-------- Text provided --------

* Carlos E. R. <robin.listas@telefonica.net> [03-22-19 14:33]:
On 22/03/2019 17.40, Patrick Shanahan wrote:
* Carlos E. R. <> [03-22-19 07:21]:
On 21/03/2019 21.23, Patrick Shanahan wrote: [...]
if that fails, the system does not boot and no yast ... ???
Ah.
Boot from rescue image, then mount the old partitions /somewhere, chroot to that, run yast there (text mode probably).
Before doing the actual chroot you need to mount bind /proc, /sys, /dev, etc:
mount --bind /proc /otros/test_a/proc mount --bind /sys /otros/test_a/sys mount --bind /dev /otros/test_a/dev
*** running system ********** system under repair
proc,sys,dev from the machine system, not the rescue image?
The "broken system" gets to see the rescue image directories as if they were its own, because they being virtual filesystem they will have nothing there. They will not match exactly what it expects to see, but usually it works.
There are files that might confuse the chrooted system, like mtab or network settings. In that case you will see messages about some error or other.

-------- Raw data --------

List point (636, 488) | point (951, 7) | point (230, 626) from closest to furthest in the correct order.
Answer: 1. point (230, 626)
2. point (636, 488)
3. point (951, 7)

--------

▸ **Task directions**
Reproduce in full, without alteration, the mailing-list exchange above about repairing an unbootable system from a rescue image.

▸ **Reply to the exercise**
* Carlos E. R. <robin.listas@telefonica.net> [03-22-19 14:33]:
On 22/03/2019 17.40, Patrick Shanahan wrote:
* Carlos E. R. <> [03-22-19 07:21]:
On 21/03/2019 21.23, Patrick Shanahan wrote: [...]
if that fails, the system does not boot and no yast ... ???
Ah.
Boot from rescue image, then mount the old partitions /somewhere, chroot to that, run yast there (text mode probably).
Before doing the actual chroot you need to mount bind /proc, /sys, /dev, etc:
mount --bind /proc /otros/test_a/proc mount --bind /sys /otros/test_a/sys mount --bind /dev /otros/test_a/dev
*** running system ********** system under repair
proc,sys,dev from the machine system, not the rescue image?
The "broken system" gets to see the rescue image directories as if they were its own, because they being virtual filesystem they will have nothing there. They will not match exactly what it expects to see, but usually it works.
There are files that might confuse the chrooted system, like mtab or network settings. In that case you will see messages about some error or other.